### Written exercise
Copy every line of the records below word for word, but leave out the pictures.

### Material to process
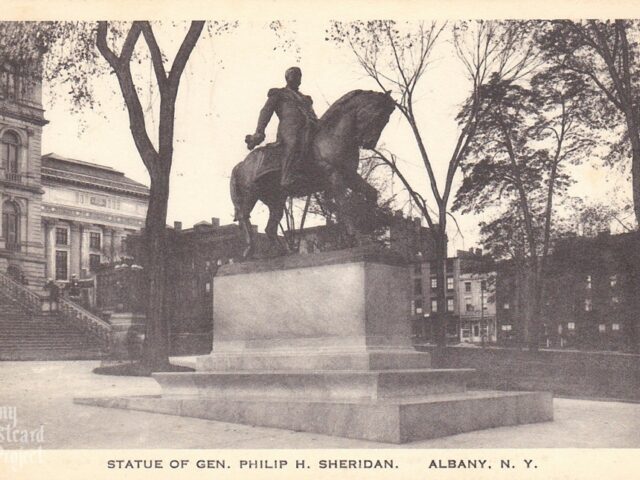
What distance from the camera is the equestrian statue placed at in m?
9.89

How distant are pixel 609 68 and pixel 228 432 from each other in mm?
12675

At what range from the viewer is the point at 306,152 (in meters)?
10.2

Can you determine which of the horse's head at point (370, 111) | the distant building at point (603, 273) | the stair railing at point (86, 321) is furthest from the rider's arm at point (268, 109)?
the stair railing at point (86, 321)

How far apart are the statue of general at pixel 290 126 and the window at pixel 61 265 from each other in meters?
47.2

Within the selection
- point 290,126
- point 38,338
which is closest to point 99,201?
point 38,338

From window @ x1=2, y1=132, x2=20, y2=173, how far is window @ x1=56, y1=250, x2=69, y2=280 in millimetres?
9718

### Answer to the task
What distance from the camera is the equestrian statue placed at in m?
9.89

How distant are pixel 609 68 and pixel 228 432 from each other in mm?
12675

At what range from the viewer is the point at 306,152 (in meters)?
10.2

Can you determine which of the horse's head at point (370, 111) | the distant building at point (603, 273) | the stair railing at point (86, 321) is furthest from the rider's arm at point (268, 109)?
the stair railing at point (86, 321)

How far apart are the statue of general at pixel 290 126 and the window at pixel 61 265 from each other in meters?
47.2

Within the selection
- point 290,126
- point 38,338
which is closest to point 99,201?
point 38,338

From window @ x1=2, y1=132, x2=20, y2=173, how far is window @ x1=56, y1=250, x2=69, y2=280 in millimetres?
9718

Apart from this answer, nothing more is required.